### Task requirements:
Copy out the data below. Leave nothing out and alter nothing.

Collection entries
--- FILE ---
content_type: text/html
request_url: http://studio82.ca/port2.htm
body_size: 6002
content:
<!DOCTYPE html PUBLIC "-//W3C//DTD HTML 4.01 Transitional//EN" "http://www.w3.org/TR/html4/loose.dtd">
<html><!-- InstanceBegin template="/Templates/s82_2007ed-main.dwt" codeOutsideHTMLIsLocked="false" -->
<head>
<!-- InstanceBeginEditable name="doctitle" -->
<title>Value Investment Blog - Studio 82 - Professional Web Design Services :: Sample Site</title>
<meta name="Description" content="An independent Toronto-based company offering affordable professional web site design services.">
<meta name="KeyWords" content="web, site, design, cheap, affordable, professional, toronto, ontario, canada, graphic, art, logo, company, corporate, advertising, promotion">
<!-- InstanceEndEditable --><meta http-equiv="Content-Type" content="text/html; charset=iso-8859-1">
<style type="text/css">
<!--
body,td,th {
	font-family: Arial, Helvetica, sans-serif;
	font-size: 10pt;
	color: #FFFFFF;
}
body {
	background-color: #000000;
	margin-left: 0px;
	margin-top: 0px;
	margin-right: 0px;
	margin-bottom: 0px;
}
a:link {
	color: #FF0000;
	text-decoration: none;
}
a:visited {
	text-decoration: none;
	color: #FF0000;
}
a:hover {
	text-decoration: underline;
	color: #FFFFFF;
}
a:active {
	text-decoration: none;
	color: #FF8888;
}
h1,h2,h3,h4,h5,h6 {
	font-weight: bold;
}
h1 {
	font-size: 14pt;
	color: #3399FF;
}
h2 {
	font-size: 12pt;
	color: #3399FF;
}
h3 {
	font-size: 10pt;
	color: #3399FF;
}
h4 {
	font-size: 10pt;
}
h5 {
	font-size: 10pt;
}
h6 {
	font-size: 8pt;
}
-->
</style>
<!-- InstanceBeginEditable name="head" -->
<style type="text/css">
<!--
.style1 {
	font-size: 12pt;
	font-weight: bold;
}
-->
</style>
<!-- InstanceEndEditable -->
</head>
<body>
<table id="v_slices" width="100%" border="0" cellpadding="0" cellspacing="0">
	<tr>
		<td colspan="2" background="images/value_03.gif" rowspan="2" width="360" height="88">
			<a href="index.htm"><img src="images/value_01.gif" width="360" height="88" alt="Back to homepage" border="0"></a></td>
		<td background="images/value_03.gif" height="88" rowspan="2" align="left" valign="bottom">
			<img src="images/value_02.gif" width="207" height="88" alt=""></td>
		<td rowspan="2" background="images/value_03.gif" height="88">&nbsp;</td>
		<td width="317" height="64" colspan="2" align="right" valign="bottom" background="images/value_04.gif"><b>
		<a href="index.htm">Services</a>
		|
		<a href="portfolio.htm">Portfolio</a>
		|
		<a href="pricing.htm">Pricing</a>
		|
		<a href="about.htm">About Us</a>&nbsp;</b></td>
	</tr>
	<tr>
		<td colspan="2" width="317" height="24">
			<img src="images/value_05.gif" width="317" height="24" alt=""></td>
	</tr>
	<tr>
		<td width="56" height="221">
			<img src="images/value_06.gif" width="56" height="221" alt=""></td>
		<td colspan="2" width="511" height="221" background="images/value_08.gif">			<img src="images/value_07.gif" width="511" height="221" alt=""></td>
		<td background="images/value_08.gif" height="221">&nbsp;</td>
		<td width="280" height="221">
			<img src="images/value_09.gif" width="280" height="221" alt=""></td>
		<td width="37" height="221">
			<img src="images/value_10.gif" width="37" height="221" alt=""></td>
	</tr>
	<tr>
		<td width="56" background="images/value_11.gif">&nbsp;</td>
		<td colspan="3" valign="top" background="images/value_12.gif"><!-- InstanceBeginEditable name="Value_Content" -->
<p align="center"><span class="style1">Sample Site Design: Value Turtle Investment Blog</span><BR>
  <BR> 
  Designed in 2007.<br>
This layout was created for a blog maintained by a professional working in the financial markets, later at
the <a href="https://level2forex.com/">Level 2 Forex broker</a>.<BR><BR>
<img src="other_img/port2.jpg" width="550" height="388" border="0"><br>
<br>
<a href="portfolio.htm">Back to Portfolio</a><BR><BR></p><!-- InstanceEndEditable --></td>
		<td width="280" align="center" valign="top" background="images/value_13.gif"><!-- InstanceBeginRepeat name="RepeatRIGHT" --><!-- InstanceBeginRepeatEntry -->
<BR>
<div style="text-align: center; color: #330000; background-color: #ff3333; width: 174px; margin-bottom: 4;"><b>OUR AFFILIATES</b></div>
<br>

### Reply to the task:
--- FILE ---
content_type: text/html
request_url: http://studio82.ca/port2.htm
body_size: 6002
content:
<!DOCTYPE html PUBLIC "-//W3C//DTD HTML 4.01 Transitional//EN" "http://www.w3.org/TR/html4/loose.dtd">
<html><!-- InstanceBegin template="/Templates/s82_2007ed-main.dwt" codeOutsideHTMLIsLocked="false" -->
<head>
<!-- InstanceBeginEditable name="doctitle" -->
<title>Value Investment Blog - Studio 82 - Professional Web Design Services :: Sample Site</title>
<meta name="Description" content="An independent Toronto-based company offering affordable professional web site design services.">
<meta name="KeyWords" content="web, site, design, cheap, affordable, professional, toronto, ontario, canada, graphic, art, logo, company, corporate, advertising, promotion">
<!-- InstanceEndEditable --><meta http-equiv="Content-Type" content="text/html; charset=iso-8859-1">
<style type="text/css">
<!--
body,td,th {
	font-family: Arial, Helvetica, sans-serif;
	font-size: 10pt;
	color: #FFFFFF;
}
body {
	background-color: #000000;
	margin-left: 0px;
	margin-top: 0px;
	margin-right: 0px;
	margin-bottom: 0px;
}
a:link {
	color: #FF0000;
	text-decoration: none;
}
a:visited {
	text-decoration: none;
	color: #FF0000;
}
a:hover {
	text-decoration: underline;
	color: #FFFFFF;
}
a:active {
	text-decoration: none;
	color: #FF8888;
}
h1,h2,h3,h4,h5,h6 {
	font-weight: bold;
}
h1 {
	font-size: 14pt;
	color: #3399FF;
}
h2 {
	font-size: 12pt;
	color: #3399FF;
}
h3 {
	font-size: 10pt;
	color: #3399FF;
}
h4 {
	font-size: 10pt;
}
h5 {
	font-size: 10pt;
}
h6 {
	font-size: 8pt;
}
-->
</style>
<!-- InstanceBeginEditable name="head" -->
<style type="text/css">
<!--
.style1 {
	font-size: 12pt;
	font-weight: bold;
}
-->
</style>
<!-- InstanceEndEditable -->
</head>
<body>
<table id="v_slices" width="100%" border="0" cellpadding="0" cellspacing="0">
	<tr>
		<td colspan="2" background="images/value_03.gif" rowspan="2" width="360" height="88">
			<a href="index.htm"><img src="images/value_01.gif" width="360" height="88" alt="Back to homepage" border="0"></a></td>
		<td background="images/value_03.gif" height="88" rowspan="2" align="left" valign="bottom">
			<img src="images/value_02.gif" width="207" height="88" alt=""></td>
		<td rowspan="2" background="images/value_03.gif" height="88">&nbsp;</td>
		<td width="317" height="64" colspan="2" align="right" valign="bottom" background="images/value_04.gif"><b>
		<a href="index.htm">Services</a>
		|
		<a href="portfolio.htm">Portfolio</a>
		|
		<a href="pricing.htm">Pricing</a>
		|
		<a href="about.htm">About Us</a>&nbsp;</b></td>
	</tr>
	<tr>
		<td colspan="2" width="317" height="24">
			<img src="images/value_05.gif" width="317" height="24" alt=""></td>
	</tr>
	<tr>
		<td width="56" height="221">
			<img src="images/value_06.gif" width="56" height="221" alt=""></td>
		<td colspan="2" width="511" height="221" background="images/value_08.gif">			<img src="images/value_07.gif" width="511" height="221" alt=""></td>
		<td background="images/value_08.gif" height="221">&nbsp;</td>
		<td width="280" height="221">
			<img src="images/value_09.gif" width="280" height="221" alt=""></td>
		<td width="37" height="221">
			<img src="images/value_10.gif" width="37" height="221" alt=""></td>
	</tr>
	<tr>
		<td width="56" background="images/value_11.gif">&nbsp;</td>
		<td colspan="3" valign="top" background="images/value_12.gif"><!-- InstanceBeginEditable name="Value_Content" -->
<p align="center"><span class="style1">Sample Site Design: Value Turtle Investment Blog</span><BR>
  <BR> 
  Designed in 2007.<br>
This layout was created for a blog maintained by a professional working in the financial markets, later at
the <a href="https://level2forex.com/">Level 2 Forex broker</a>.<BR><BR>
<img src="other_img/port2.jpg" width="550" height="388" border="0"><br>
<br>
<a href="portfolio.htm">Back to Portfolio</a><BR><BR></p><!-- InstanceEndEditable --></td>
		<td width="280" align="center" valign="top" background="images/value_13.gif"><!-- InstanceBeginRepeat name="RepeatRIGHT" --><!-- InstanceBeginRepeatEntry -->
<BR>
<div style="text-align: center; color: #330000; background-color: #ff3333; width: 174px; margin-bottom: 4;"><b>OUR AFFILIATES</b></div>
<br>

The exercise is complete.